▶ _Teks Halaman_:
○ ○ ○ ○ ○
Dari 321.232 pemberitaan selama sebulan terakhir, 11.773 membicarakan mengenai Pilkada. Ini artinya, pembicaraan mengenai pro-kontra Pilkada mendapat porsi sebanyak 4 persen dari seluruh pemberitaan yang dilansir media,"
Jakarta (ANTARA News) - Direktur Komunikasi Indonesia Indikator (I2) Rustika Herlambang mengungkapkan pembahasan RUU Pilkada menjadi salah satu topik politik terhangat dalam pemberitaan media online dan media sosial.

"Dari 321.232 pemberitaan selama sebulan terakhir, 11.773 membicarakan mengenai Pilkada. Ini artinya, pembicaraan mengenai pro-kontra Pilkada mendapat porsi sebanyak 4 persen dari seluruh pemberitaan yang dilansir media," kata Rustika di Jakarta, Rabu.

Ia mengatakan, berdasarkan hasil analisis media online dan media sosial pada 23 Agustus hingga 23 September 2014, pemberitaan mengenai RUU Pilkada di Indonesia mendapat respons yang sangat besar dari seluruh media online.

Ekspose tertinggi pembicaraan RUU Pilkada, lanjut dia, terjadi pada bulan September 2014 dengan 8.490 pemberitaan. "Saat itu Koalisi Merah Putih memunculkan ide penghapusan pilkada langsung dalam RUU Pilkada," tuturnya.

Ia menuturkan, Basuki Tjahaja Purnama (Ahok) menjadi influencer terbesar di media terkait RUU Pilkada dalam sebulan terakhir. "Sebanyak 2.992 pernyataannya dikutip oleh 191 media," kata Rustika.

Puncak pemberitaan Ahok terjadi pada tanggal 10 September 2014 dengan 1.036 pernyataan, dikutip oleh media. Fokus berita terutama terkait dengan pengunduran dirinya dari Partai Gerindra lantaran berbeda sikap mengenai RUU Pilkada.

"Influencer kedua, RUU Pilkada diduduki oleh Presiden Susilo Bambang Yudhoyono dengan pernyataan sebanyak 1.475 yang dikutip media. Puncak pemberitaannya terjadi pada tanggal 15 September dengan 697 pernyataan dikutip media," paparnya.
○ ○ ○ ○ ○
▶ _Data Tersedia_:
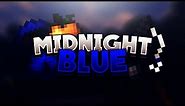Midnight Blue 16x Minecraft PvP/UHC Resource Pack! [1.8 - 1.13]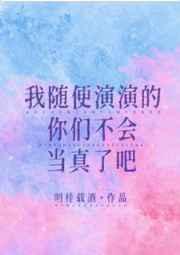 我随便演演的你们不会当真了吧简介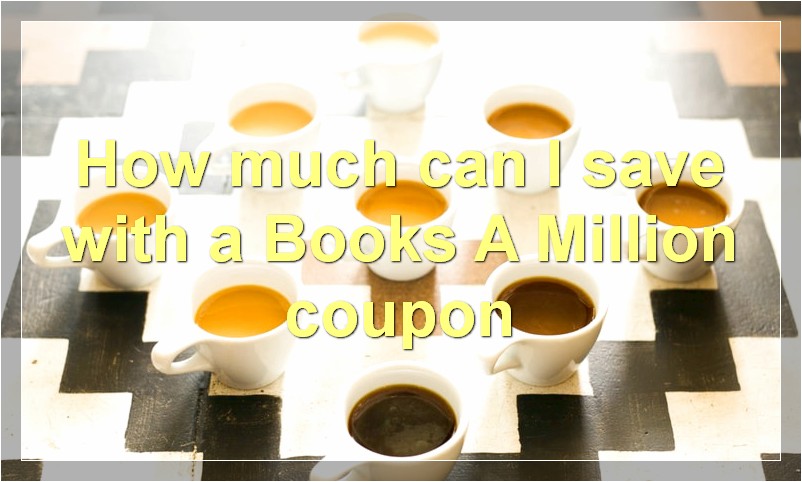 How much can I save with a Books A Million coupon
○ ○ ○ ○ ○
▶ _Tugas_: Ganti "media online" dengan "media daring" pada bagian berita tentang RUU Pilkada yang dimulai dengan "Jakarta (ANTARA News)" dan berlanjut sampai "seluruh media online.", lalu tuliskan kembali bagian tersebut.

▶ _Jawaban_:
Jakarta (ANTARA News) - Direktur Komunikasi Indonesia Indikator (I2) Rustika Herlambang mengungkapkan pembahasan RUU Pilkada menjadi salah satu topik politik terhangat dalam pemberitaan media daring dan media sosial.

"Dari 321.232 pemberitaan selama sebulan terakhir, 11.773 membicarakan mengenai Pilkada. Ini artinya, pembicaraan mengenai pro-kontra Pilkada mendapat porsi sebanyak 4 persen dari seluruh pemberitaan yang dilansir media," kata Rustika di Jakarta, Rabu.

Ia mengatakan, berdasarkan hasil analisis media daring dan media sosial pada 23 Agustus hingga 23 September 2014, pemberitaan mengenai RUU Pilkada di Indonesia mendapat respons yang sangat besar dari seluruh media daring.